O’Neill agrees. “Sometimes people will want to travel in club class if they have to hit the ground running when they arrive. It can’t be scripted because it’s reactionary. We have a dedicated team that requires people with the sharpest of minds and a degree of experience, with an extensive knowledge of visa and transit visa requirements.”

Chris Airey believes the sector is the most challenging to manage. He says: “Disasters don’t wait until 9am on a Tuesday morning to happen. From absolutely nothing you can go to an immensely busy period that is unplanned, and that can present challenges.”

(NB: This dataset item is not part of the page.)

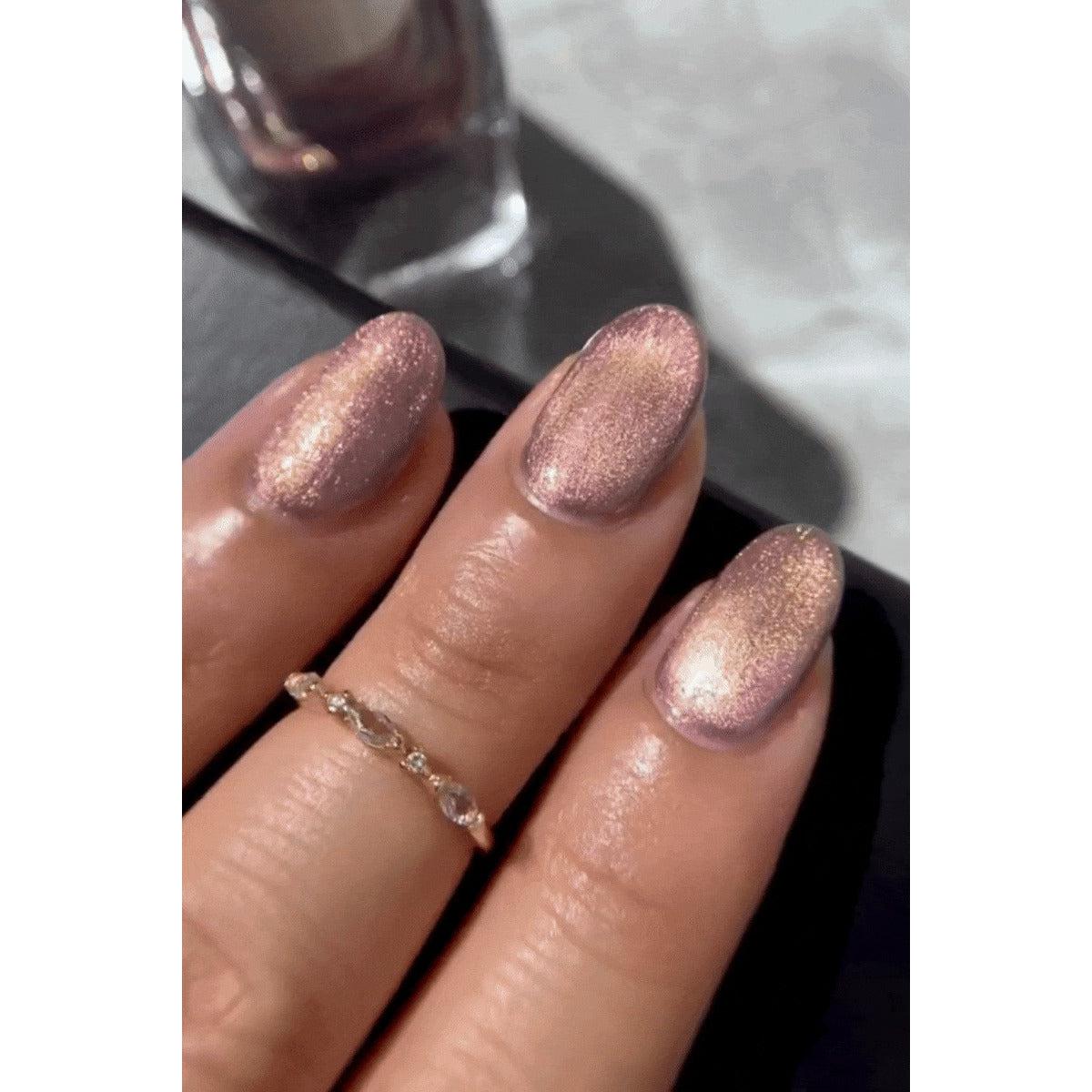 Cirque Colors Tender Touch Nail Polish - 0.37 oz (11ml) Long Lasting Vegan & Cruelty Free Nail Lacquer - Perfect for Manicures, Pedicures & Nail Art Designs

Former UK Foreign Secretary David Miliband still travels the world in his current role of president and CEO of the International Rescue Committee, but the challenges are quite different. On a recent trip to Liberia he was asked if he had concerns about his safety. He replied: “I don’t think the leader of an NGO can call himself brave for going somewhere when 300 staff of his organisation are working here every day. If it’s safe enough for my staff, it’s safe enough for me.” That’s risk management in action.